Bioavailability: Once in marine waters, this is largely a function of the iron particles' scale with sub-micron sizes being best.
I am also hoping that you can offer a take-home insight for those who lack advance degrees in the sciences.
The most important insight to communicate is this: the most urgent planetary crisis we currently face is not global warming; it is the widening CO2-induced disaster in the seas. In tandem with the escalating plankton die-off, marine surface waters are now suffering increasingly toxic levels of carbonic acidity. Together these effects are threatening not just vital ecosystems, fisheries and the entire marine food chain, but also the planet's primary oxygen supply.
So as Prof. Harold Hill would say (to those "who lack advanced degrees"), "we got trouble, my friends, trouble right here in every river and city. Trouble with a capital "T" and that rhymes with "C" and that stands for CO2."
Restoring our plankton allies in the seas could help us defuse up to half of that trouble. The rest is up to us.
For other references, Planktos invites TreeHugger readers to see the links, papers and slide show on their website.
=== end interview ====
If you react like we first did to this information, you may be thinking that Planktos' dream will be a feel-good rationalization for utility companys, lobbyists, and traders, who want to maintain "business as usual." This sort of behavior would, of course, be no different than owners of hybrid vehicles feeling they are entitled to drive more miles than those with SUV's or owners of compact fluorescent bulbs feeling they can leave their lights on when out of the room.
Some scenario thinking ended our cynical first appraisal. Link in the overlaying issues of Peak Oil, Peak Natural Gas, collapsing fisheries, severe hurricanes, the possibility of tying carbon trades to the satellite-verified effects, a rapidly approaching tipping point in media awareness of the climate issue, and rapid growth in solar and wind power product sales. Green design has its own momentum.
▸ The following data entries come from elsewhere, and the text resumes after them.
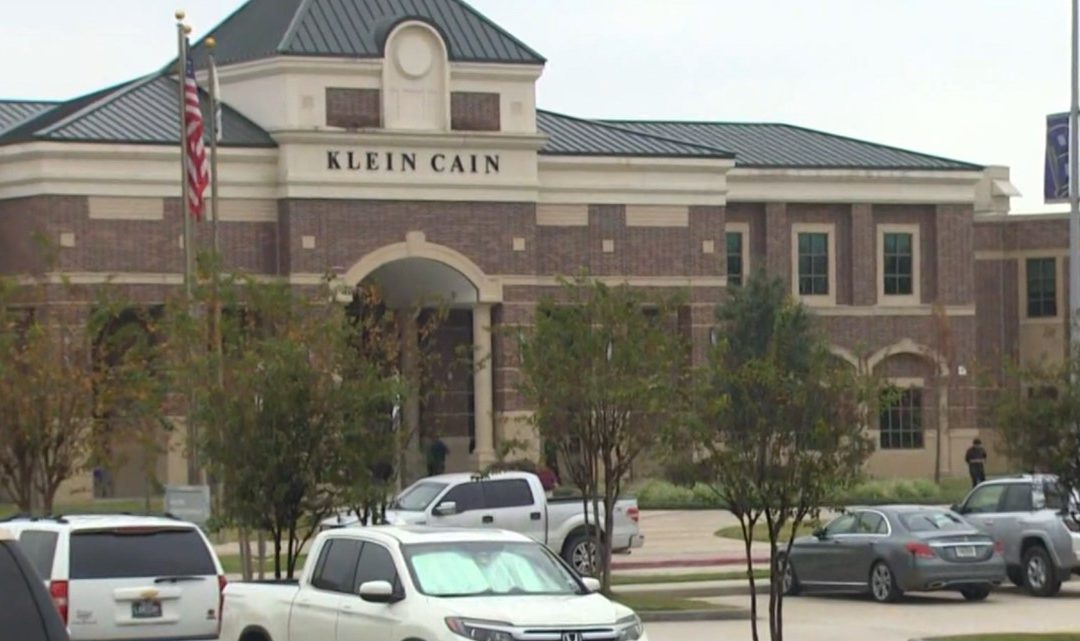 Student Caught with Loaded Handgun at Klein, Texas High School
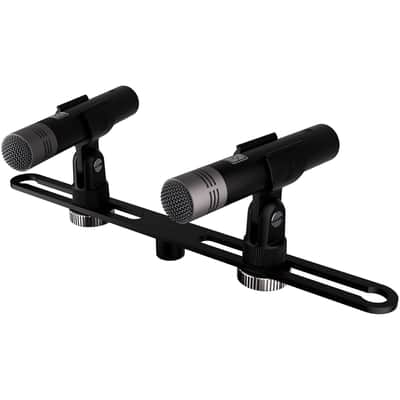 Slate Digital VMS ML-2A Large-Diaphragm Condenser Microphone - Matched Pair image 5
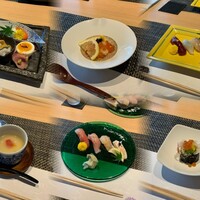 難波 鮨 栞庵 やましろ - 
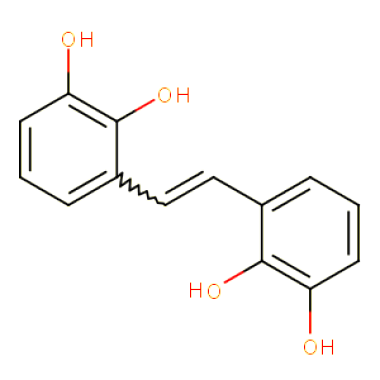 2,3,2',3'-Tetrahydroxystilben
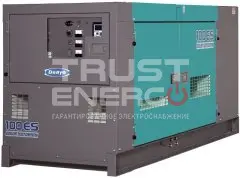 Дизельный генератор Denyo DCA-100ESI с АВР В кожухе Isuzu trustenergo.ru Дизельный генератор Denyo DCA-100ESI с АВР В кожухе Isuzu trustenergo.ru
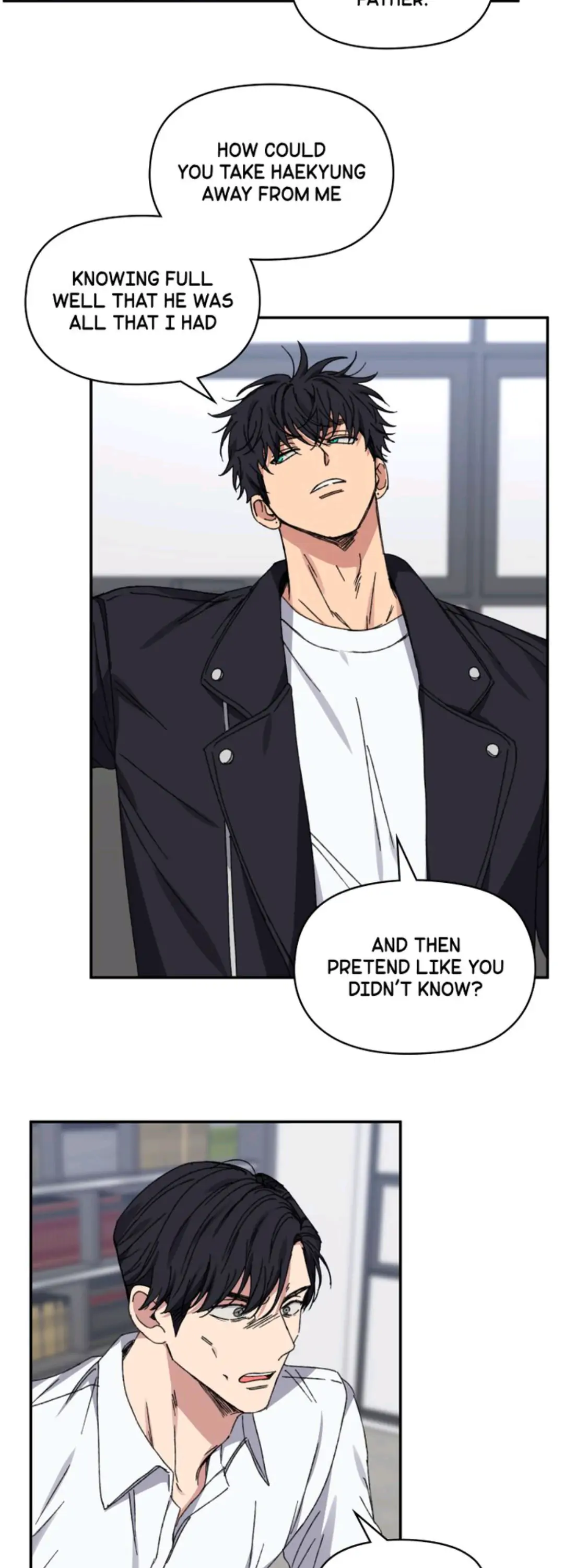 Love Jinx 〘Official〙 - Chapter 40 manhwa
Finally, we'd like to point out that we are aware of the historic coverage of the ocean "eco-hacking" idea. Universities are making their contributions as well.
If environmental groups can sponsor rainforest protection for carbon sequestration, there's no reason why utility companies can't contemplate the same for plankton. Why not work together? Given the risk of climate change, we think Pico deserves his extra iron.